Art by Melissa Mead
Surface
by Thomas F Jolly
Joshua Hemmings and Beverly Amherst climbed up and up and up. They had spent weeks devising a plan to avoid the elders who would have kept them from venturing to the surface. In a thousand years, a lot could change. Whatever catastrophes had occurred in the past would have healed by now, the surface returning to its pristine, life-filled abundance. A new Eden awaited.
Their entire population had moved underground over a thousand years before. Thanks to a steady degradation of their technological assets, due to a lack of production facilities and spare parts, it only took a few hundred years to forget their past, forget the surface, and forget where they came from. All they had were the few books they discovered in their library, a rare resource in light of the digitization of all knowledge into a wonderfully handy and portable, but ultimately irreparable, technology.
The physical resources given highest priority were their thermoelectric generators, tapping the core's heat to light the lights, grow the plants, and circulate the air that kept them alive. While their scientists had lacked design data on the generators and pumps, they learned what they had to to duct-tape them into functionality.

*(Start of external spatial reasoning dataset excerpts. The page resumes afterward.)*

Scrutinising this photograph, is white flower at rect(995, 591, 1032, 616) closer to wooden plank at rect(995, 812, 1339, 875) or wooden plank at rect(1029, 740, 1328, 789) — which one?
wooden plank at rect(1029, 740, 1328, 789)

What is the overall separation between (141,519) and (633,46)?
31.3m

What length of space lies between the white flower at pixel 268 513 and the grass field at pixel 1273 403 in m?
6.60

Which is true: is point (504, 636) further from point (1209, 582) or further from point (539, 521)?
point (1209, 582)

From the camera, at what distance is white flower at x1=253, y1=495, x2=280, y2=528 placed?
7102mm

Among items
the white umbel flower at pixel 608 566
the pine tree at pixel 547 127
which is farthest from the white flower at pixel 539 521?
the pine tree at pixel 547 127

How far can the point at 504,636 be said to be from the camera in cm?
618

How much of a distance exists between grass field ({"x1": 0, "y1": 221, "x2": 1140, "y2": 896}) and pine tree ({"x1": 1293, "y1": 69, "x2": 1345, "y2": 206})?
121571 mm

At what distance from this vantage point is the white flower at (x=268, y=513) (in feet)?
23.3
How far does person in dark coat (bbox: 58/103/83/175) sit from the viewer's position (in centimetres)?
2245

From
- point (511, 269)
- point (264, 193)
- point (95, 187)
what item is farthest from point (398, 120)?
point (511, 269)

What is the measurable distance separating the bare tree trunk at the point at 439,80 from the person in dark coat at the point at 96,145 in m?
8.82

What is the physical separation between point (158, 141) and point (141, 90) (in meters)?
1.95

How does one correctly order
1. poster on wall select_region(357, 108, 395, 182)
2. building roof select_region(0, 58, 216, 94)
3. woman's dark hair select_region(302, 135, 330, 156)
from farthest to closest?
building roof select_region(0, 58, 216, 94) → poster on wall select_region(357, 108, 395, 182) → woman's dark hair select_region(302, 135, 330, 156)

But for Jeremy and Beverly, the books from the library opened up an entrancing view of the surface of Earth. Trees and flowers in abundance, animals wandering wild on the Earth's surface, and nothing they could find about why they ended up down here in the darkness in the first place. If the information ever existed, it was lost with the electronic files centuries before. Now there were only tales told by the elders, warning them of the dangers of the surface. "Don't leave the city!" they would warn. "Only death awaits." An ambiguous, undefined death.
Joshua was surprised to see that the metal ladders progressing ever upward had survived a thousand years. Even the rock in which they were mounted seemed more worn than the metal. Dim lights still lit the wide shaft, their permanence and utility attestation to the capabilities of the original engineers. Motes of ancient dust swirled in the cool, dry air. He glanced down at Beverly and said, "I expected these ladders to be completely rusted through. No corrosion or anything."
"This doesn't look like the metal we use at home."
He examined the ladder under his sweating grip. "Maybe you're right." He hung his arm over the rung and sighed heavily. "My arms and legs are ready to drop off."
Beverly, five rungs below him, pointed. "I think I see something ahead. Is that a door?"